The New York Philharmonic has found its successor to Alan Gilbert. The orchestra announced on Wednesday that its next music director will be Jaap van Zweden, a fastidious Dutch conductor who will lead the ensemble as it embarks on a multi-year hall renovation set to begin in 2019.
Neither a wunderkind nor an éminence grise, the 55-year-old van Zweden is a former violinist who came to professional conducting in his mid 30s. He became the music director of the Dallas Symphony Orchestra in 2008, and of the Hong Kong Philharmonic in 2012. He will start as New York’s music director designate in the 2017-18 season, and then as music director in 2018-19, a five year appointment.

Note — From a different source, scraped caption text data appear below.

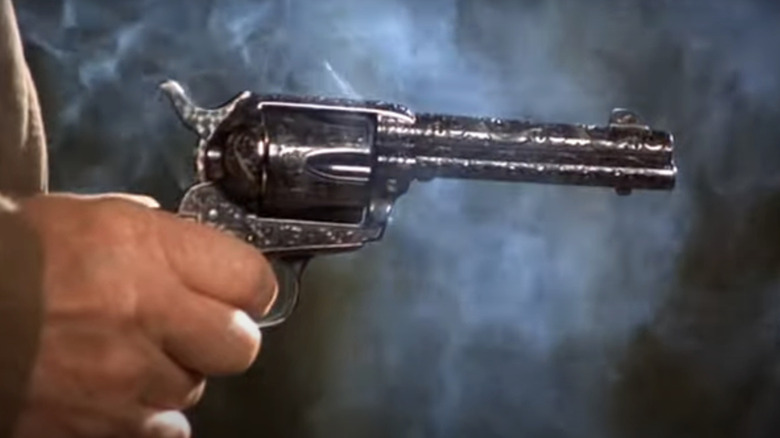 A hand holds a revolver in closeup in The Shootist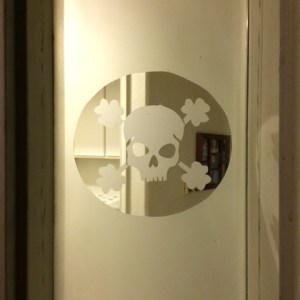 And the glass is not "frosted" with the exception of where the stencil was covering it.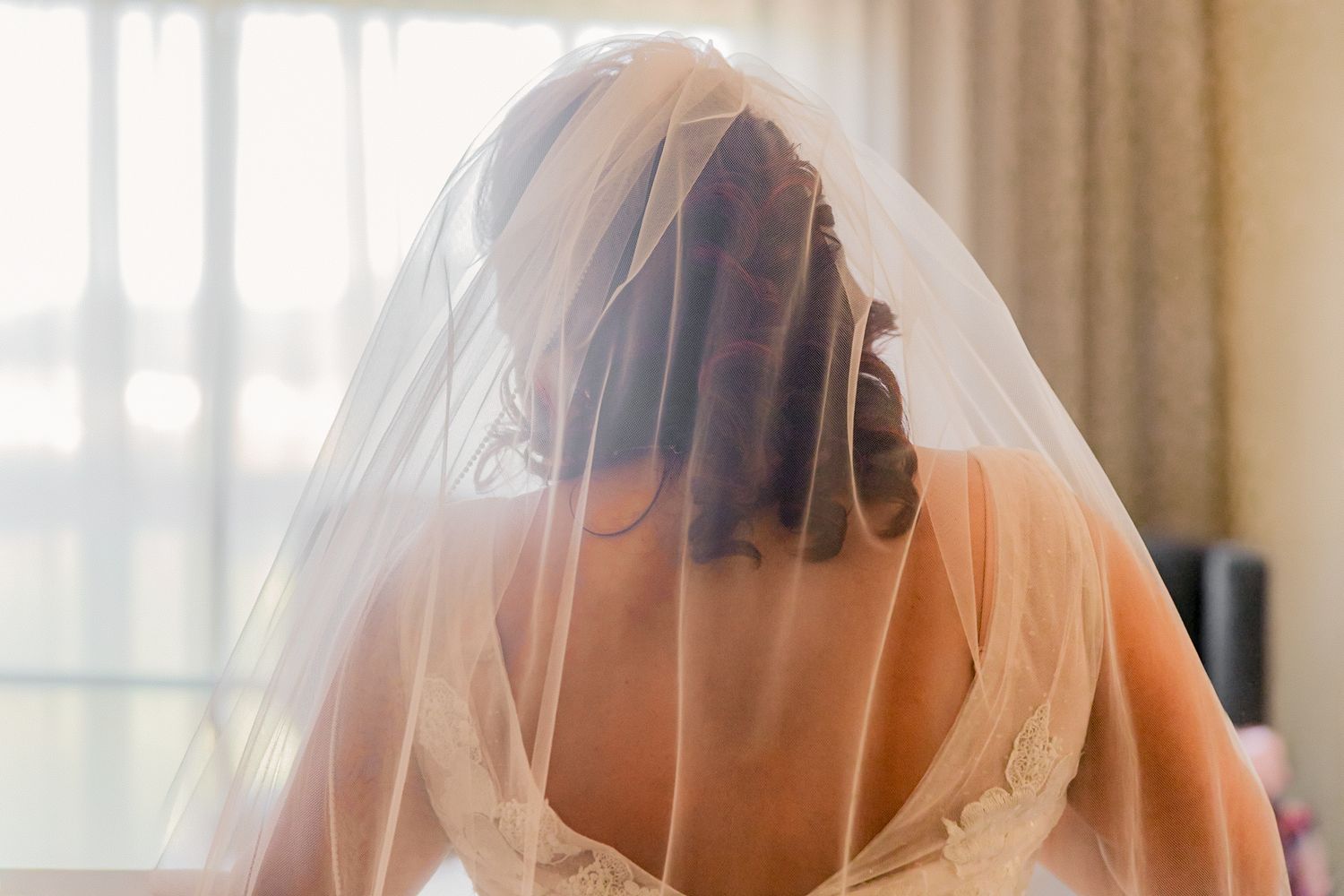 Bride in white wedding dress and veil seen from behind, with soft natural light from window.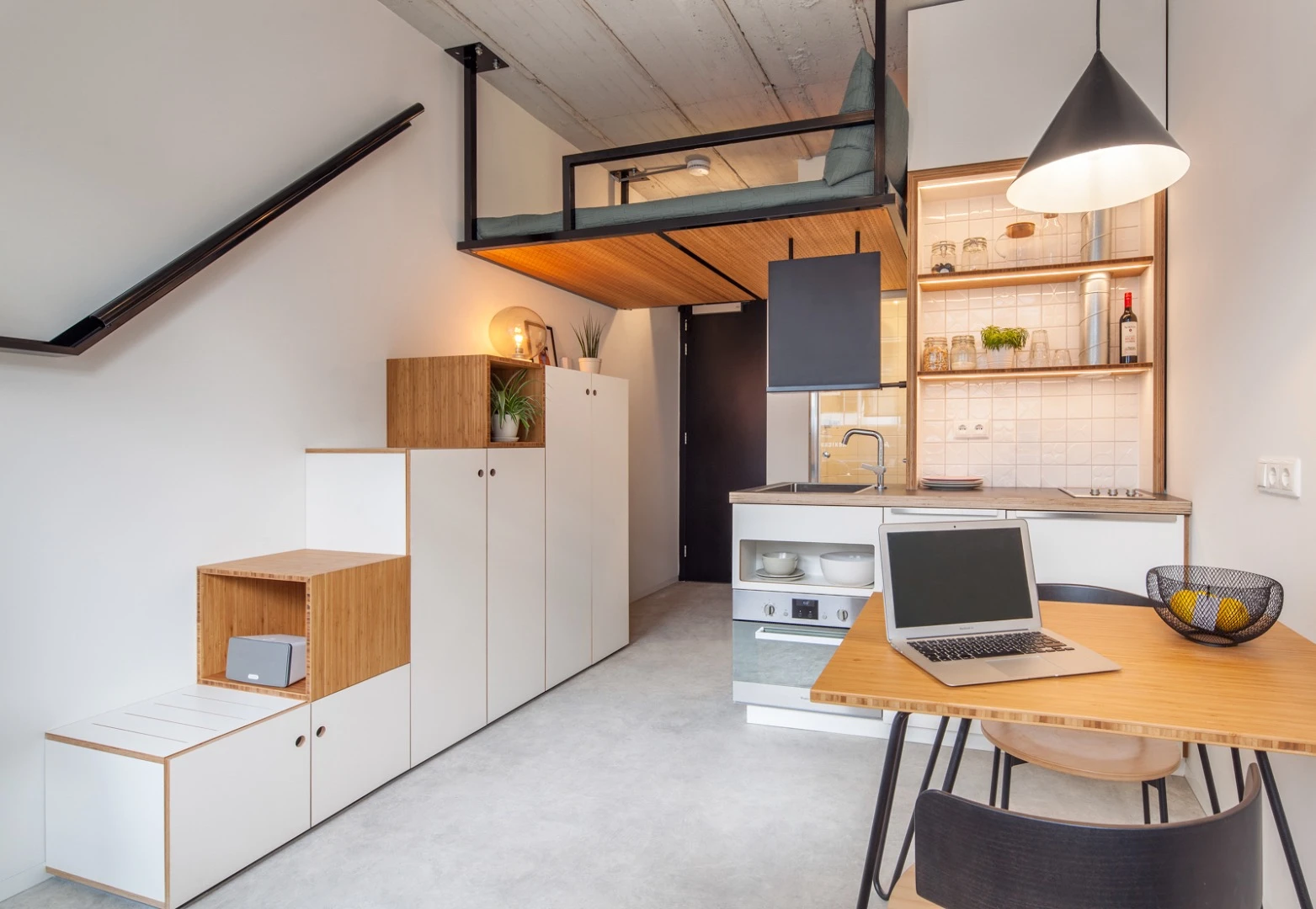 Students reach the loft sleeping area by climbing atop a storage unit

It is clear that the Philharmonic wanted an experienced (though not celebrity) maestro and a seasoned fundraiser as it looks toward an itinerant phase while David Geffen Hall undergoes a $500 million gut renovation. The orchestra chose van Zweden over several younger candidates and after it was unable to make a match with Esa-Pekka Salonen, who several pundits tipped as a frontrunner but who has asserted his dedication to composing, not conducting.
The Philharmonic’s choice signals a departure from the leadership of Gilbert, 48, a thoughtful New Yorker who has championed a healthy dose of contemporary fare and some attention-getting theatrical presentations. Van Zweden’s programming in Dallas has been steeped in Austro-German Romantic symphonies, plenty of Beethoven, and occasional forays into modern Dutch repertoire. New Yorker music critic Alex Ross has called his Dallas programming “a shade more adventurous than that of most American music directors.”

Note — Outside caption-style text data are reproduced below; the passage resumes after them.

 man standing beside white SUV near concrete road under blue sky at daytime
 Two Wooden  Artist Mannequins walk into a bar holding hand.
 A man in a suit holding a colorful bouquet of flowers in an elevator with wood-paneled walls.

Critics and other observers have also credited van Zweden with raising the playing standards of the Dallas Symphony through a firm, hard-charging style that won him respect, if not always love, from audiences and musicians (there were reports of friction with some members of the orchestra in 2014, though it has been quiet since).
If there is one area that van Zweden may be wise to build on in the years ahead, it’s his programming in non-traditional formats, such as ReMix, the Dallas Symphony’s popular casual series aimed at young people. Similarly, in 2014, van Zweden introduced the Soluna International Music & Arts Festival, a month-long spring event focused on boundary-blurring artworks, held in venues around Dallas. It has included pieces by Conrad Tao, the orchestra’s young composer-in-residence.

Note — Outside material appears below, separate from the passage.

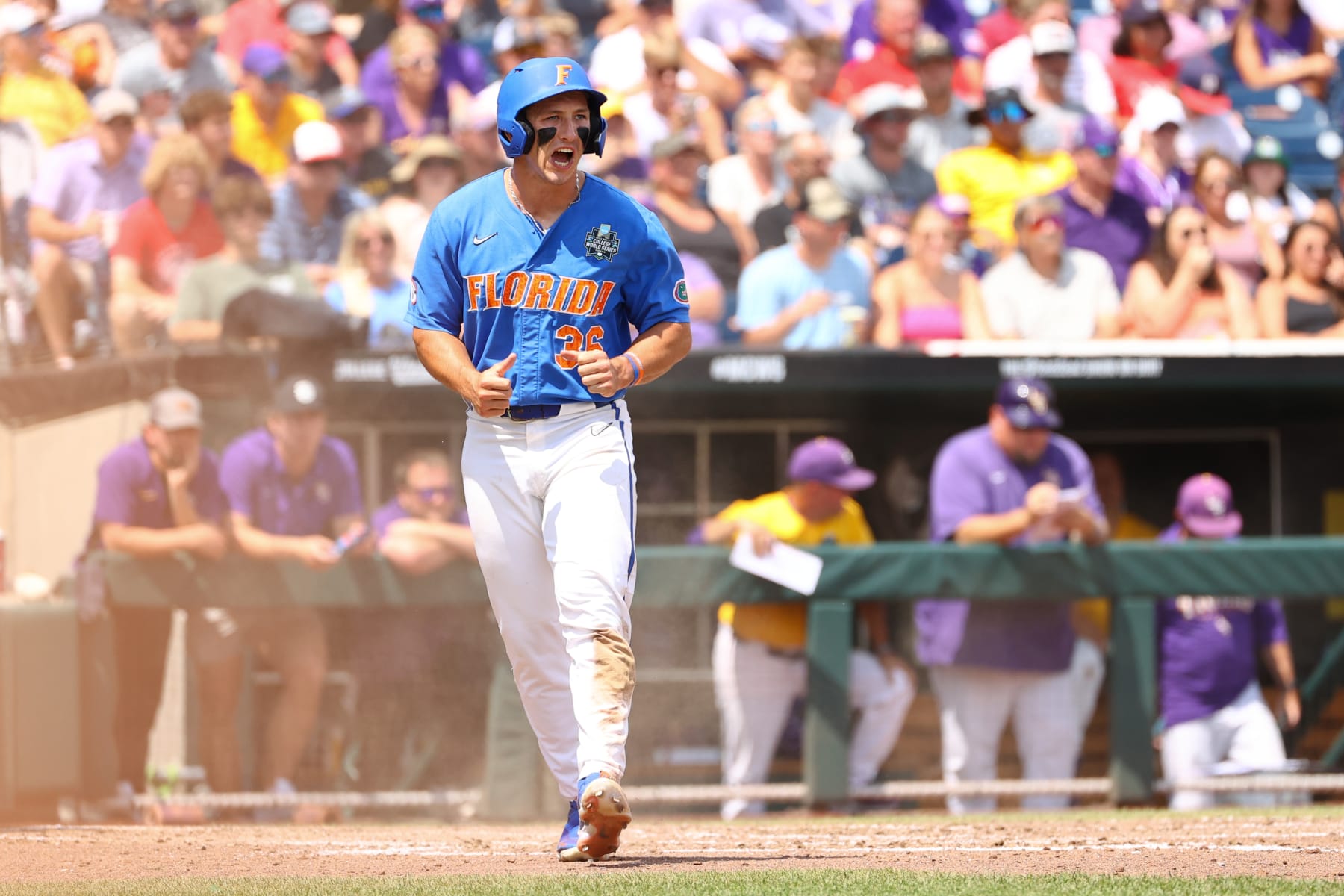 OMAHA, NE - JUNE 25: Wyatt Langford #36 of the Florida Gators scores a run against the LSU Tigers during game two of the Division I Men's Baseball Championship held at Charles Schwab Field on June 25, 2023 in Omaha, Nebraska. (Photo by Jamie Schwaberow/NCAA Photos via Getty Images)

Though van Zweden doesn’t have a Twitter or even a Facebook presence, he’ll be in the media glare plenty in New York, a point he acknowledged at a press conference on Wednesday morning. He spoke particularly about being a concertmaster in the Royal Concertgebouw Orchestra during the 1980s, a time when the ensemble was displaced for a hall renovation. “To get a new perfect house for an orchestra is a challenging time but also a very inspiring time,” he said. “The whole city went behind this. It’s a time when we as an orchestra should reach out to the people in the city.”